Programming Courses for Economists and Social Scientists
The IDSC offers courses on practice-oriented programming skills in the area of economic research methods for national and international researchers. The courses below are now part of the IDSC repertory. They can be given separately or mixed in time frames which range from a few days to a semester and are suited for Graduate School students as well as Faculty. Contact us at email@example.com if you are interested in a course at your institution.
Just like with the rest of the labor market a labor economist will eventually need to use a second language other than the predominant Stata. The same goes for other economist or social scientists. Python, originally a language for the web, is now a prime statistical language, sporting a rich collection of diverse modules that include, natural language processing, regressions, machine learning, deep learning, all kinds of stats, supreme graphing, agent-based simulations etc. According to the TIOBE Index (https://www.tiobe.com/tiobe-index), as of May 2022, Python is the most popular programming language. In comparison Stata ranks somewhere between 50 and 100. According to the World Economic Forum Python ranks among the top skills that the world tech giants require by both engineers and data scientists.
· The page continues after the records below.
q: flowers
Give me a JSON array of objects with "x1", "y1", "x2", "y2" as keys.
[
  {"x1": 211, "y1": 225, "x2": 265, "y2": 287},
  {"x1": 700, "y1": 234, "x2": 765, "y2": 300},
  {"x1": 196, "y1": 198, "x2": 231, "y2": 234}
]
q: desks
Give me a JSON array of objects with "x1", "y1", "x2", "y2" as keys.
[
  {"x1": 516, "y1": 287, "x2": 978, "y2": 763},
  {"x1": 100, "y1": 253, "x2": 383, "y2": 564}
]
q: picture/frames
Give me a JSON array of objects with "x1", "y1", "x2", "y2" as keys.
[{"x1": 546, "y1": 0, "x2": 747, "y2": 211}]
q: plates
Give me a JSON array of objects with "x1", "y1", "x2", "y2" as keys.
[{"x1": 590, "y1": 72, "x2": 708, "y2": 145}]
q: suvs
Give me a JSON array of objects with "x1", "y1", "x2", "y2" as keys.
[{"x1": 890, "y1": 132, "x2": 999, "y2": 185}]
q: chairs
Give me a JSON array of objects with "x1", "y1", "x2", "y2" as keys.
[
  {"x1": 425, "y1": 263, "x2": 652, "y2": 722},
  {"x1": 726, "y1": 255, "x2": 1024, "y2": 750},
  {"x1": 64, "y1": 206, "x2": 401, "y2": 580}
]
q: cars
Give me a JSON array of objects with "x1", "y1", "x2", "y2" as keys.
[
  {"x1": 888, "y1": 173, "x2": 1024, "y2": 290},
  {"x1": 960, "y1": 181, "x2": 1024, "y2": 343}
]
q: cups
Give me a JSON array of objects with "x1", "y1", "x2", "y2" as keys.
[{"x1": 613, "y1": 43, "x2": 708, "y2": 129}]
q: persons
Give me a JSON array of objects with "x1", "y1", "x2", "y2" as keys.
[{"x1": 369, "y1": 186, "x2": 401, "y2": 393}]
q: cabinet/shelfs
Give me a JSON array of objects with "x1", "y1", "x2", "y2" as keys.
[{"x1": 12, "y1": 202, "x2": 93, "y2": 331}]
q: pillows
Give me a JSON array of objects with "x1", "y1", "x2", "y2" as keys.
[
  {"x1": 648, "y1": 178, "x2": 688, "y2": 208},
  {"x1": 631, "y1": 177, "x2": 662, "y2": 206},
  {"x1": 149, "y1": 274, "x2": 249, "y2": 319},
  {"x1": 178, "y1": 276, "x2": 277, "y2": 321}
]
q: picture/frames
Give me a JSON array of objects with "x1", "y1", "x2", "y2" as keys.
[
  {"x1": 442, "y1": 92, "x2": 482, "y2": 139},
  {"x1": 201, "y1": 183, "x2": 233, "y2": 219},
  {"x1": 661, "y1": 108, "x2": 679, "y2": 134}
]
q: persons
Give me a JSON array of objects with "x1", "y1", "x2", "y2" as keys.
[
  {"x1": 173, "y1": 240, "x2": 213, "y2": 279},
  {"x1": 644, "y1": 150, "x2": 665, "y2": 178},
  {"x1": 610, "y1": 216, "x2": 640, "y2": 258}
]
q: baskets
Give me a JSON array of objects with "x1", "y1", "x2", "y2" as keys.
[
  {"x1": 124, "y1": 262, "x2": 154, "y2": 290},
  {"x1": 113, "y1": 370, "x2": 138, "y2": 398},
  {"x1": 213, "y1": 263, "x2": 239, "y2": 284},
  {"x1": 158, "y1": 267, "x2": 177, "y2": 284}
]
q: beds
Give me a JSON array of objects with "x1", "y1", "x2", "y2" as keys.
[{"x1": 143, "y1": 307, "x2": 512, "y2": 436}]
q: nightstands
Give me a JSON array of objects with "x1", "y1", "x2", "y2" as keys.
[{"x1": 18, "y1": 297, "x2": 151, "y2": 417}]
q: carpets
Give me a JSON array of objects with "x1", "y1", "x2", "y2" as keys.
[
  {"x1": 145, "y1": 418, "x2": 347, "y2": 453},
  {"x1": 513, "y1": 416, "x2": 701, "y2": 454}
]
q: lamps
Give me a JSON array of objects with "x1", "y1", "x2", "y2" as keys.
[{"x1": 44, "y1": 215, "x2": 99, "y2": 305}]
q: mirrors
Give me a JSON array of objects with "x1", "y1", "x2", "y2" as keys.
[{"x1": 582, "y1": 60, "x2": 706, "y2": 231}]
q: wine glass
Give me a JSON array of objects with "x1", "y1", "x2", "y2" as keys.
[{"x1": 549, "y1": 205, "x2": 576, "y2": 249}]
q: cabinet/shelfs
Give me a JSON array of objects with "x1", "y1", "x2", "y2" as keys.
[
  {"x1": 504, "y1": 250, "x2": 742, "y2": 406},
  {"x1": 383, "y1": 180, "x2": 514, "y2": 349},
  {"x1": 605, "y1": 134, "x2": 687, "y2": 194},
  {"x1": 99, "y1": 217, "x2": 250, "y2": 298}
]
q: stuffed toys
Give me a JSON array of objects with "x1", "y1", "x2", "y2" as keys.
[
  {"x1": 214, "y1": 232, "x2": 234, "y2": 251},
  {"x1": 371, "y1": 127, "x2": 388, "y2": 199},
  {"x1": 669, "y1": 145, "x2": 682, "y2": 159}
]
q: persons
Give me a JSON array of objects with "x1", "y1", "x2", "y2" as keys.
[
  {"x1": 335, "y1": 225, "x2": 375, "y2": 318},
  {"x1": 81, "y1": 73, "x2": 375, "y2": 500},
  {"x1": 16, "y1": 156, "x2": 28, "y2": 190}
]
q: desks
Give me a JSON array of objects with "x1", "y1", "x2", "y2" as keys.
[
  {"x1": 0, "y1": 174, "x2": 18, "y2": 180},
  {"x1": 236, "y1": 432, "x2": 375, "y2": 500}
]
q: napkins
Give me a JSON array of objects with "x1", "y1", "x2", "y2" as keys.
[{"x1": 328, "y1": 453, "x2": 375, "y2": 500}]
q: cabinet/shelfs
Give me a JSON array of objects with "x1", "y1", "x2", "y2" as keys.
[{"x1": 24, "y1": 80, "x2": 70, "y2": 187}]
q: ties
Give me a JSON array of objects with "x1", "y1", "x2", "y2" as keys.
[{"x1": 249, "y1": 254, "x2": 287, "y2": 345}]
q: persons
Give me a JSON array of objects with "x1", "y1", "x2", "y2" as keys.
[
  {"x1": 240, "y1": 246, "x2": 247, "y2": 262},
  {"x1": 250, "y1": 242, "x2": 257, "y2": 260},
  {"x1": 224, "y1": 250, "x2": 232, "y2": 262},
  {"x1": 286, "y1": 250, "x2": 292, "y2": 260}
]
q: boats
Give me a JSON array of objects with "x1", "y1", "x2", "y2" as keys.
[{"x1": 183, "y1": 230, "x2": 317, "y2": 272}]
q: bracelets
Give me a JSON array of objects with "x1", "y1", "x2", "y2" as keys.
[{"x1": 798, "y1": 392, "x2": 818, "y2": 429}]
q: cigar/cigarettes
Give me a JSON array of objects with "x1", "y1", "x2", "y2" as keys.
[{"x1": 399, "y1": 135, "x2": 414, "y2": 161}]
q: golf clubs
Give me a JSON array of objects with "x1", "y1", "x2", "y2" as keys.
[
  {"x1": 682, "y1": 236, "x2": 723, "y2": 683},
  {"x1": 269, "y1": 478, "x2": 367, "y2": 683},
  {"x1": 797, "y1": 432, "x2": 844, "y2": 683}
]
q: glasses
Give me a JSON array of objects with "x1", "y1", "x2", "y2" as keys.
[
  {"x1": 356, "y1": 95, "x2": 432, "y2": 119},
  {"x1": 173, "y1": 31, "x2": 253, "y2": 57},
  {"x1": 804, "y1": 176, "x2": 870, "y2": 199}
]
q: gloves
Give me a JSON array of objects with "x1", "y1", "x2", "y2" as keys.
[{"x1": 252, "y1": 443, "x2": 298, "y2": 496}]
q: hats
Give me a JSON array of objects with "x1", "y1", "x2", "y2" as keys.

- 1. The Internet as a Data Source for Social Science with Python
- 2. Text as Data with Python
- 3. Machine Learning with Python
- 4. Working with Stata and Python
Motivation: As more and more markets (marriage market, transport market, labor market, etc) move online or are born exclusively online, our ability to study markets and understand socioeconomic phenomena will depend on being able to leverage the internet as a data source. This means text mining will be an important skill for social scientists. In recognition of this fact the European parliament is working on excluding data and text mining from future digital copyright legislation. The course covers the basics of Python selectively, depending on which language elements are necessary for the examples. The core aim is to study:
- Hit the limits working with Stata’s built in rudimentary web browser and regular expressions.
- The basics of how to install and manage a python installation and its modules.
- How to construct and brand a web browser in Python.
- How to use Python to download pages from the web and store them.
- How to use regular expression (module: re) to harvest data out of html documents.
- The data types Python provides for storing data (module: panda).
- Some graphing, basic regressions with Python etc.
The lectures will be written in Jupyter notebooks which run in a web browser so that participants can play with the code as we go along. Example highlights include downloading data from Google Trends, RePEc, Twitter, Wahlrecht.de, LinkedIn, Yahoo Finance, etc.
Motivation: Large part of the human socio-economic interaction occurs by means of written text. The ability to convert such text into data can open new research avenues. Turning text into data is a growing research area in social science. This course teaches fundamental NLP (natural language processing) techniques implemented in various Python modules (NLTK, Gensim, sklearn etc).
The core aim is to study:
- Basic statistical analysis and visualization of texts
- Building Corpora of documents
- Vectorizing documents (feature extraction)
- Stemming, cleaning etc.
- Building a feature space for you corpus.
- Preparing your corpus for machine learning.
The lectures will be written in Jupyter notebooks which run in a web browser so that participants can play with the code as we go along. The course will be hands on with many examples from the literature or other data sources.
Motivation: There are many cases in which your data is lives on a multidimensional manifold (X-rays, CT scans, photos, vectorized text, demographics etc). In such cases it is helpful to have a machine discover what’s going on and give you a direction for your analysis or to fit a model to your data. This course covers the basics of supervised and supervised machine learning as implemented in Python.
The core aim is to study:
- Unsupervised Learning techniques (e.g. kmeans, k nearest neighbor algorithm etc.)
- The mathematical underpinnings of Machine Learning (why does it work?).
- What ML is and isn’t.
- The theoretical algorithmic underpinnings on neural networks.
- Artificial Neural Networks in Python (e.g. sklearn etc).
- Deep learning in Python (with Tensorflow and Keras).
- Getting access to GPUs and TPUs with Google Colaboratory.
The course is a hands on introduction and during the course we will train and test various models on several kinds of data including data from text.
Python is a great programming language and can be written and very importantly read easily. Since Stata 16 Python is integrated into Stata which is the dominant statistical software in Labor economics. This course will teach you how to seamlessly work using both languages.
The core aim is to study:
- Harvesting with Python and preparing the data for Stata.
- Reading .dta file with Python.
- Writing Python in Stata.
- Passing data from Stata to Python and vice versa programmatically.
- Running Stata in Jupyter notebooks (ideal for faculty who teach econometric courses).
- Some familiarity with programming concepts (e.g. Stata).
- Windows, Linux or MacOS laptop or PC.
- Stata 17 or later (according tot he course).
- Internet connection.
- NextCloud Client for accessing course material on https://cloud.iza.org (https://nextcloud.com/install/).
- Anaconda-Navigator (https://www.anaconda.com/download).
- Python 3.* latest version (comes with Anaconda).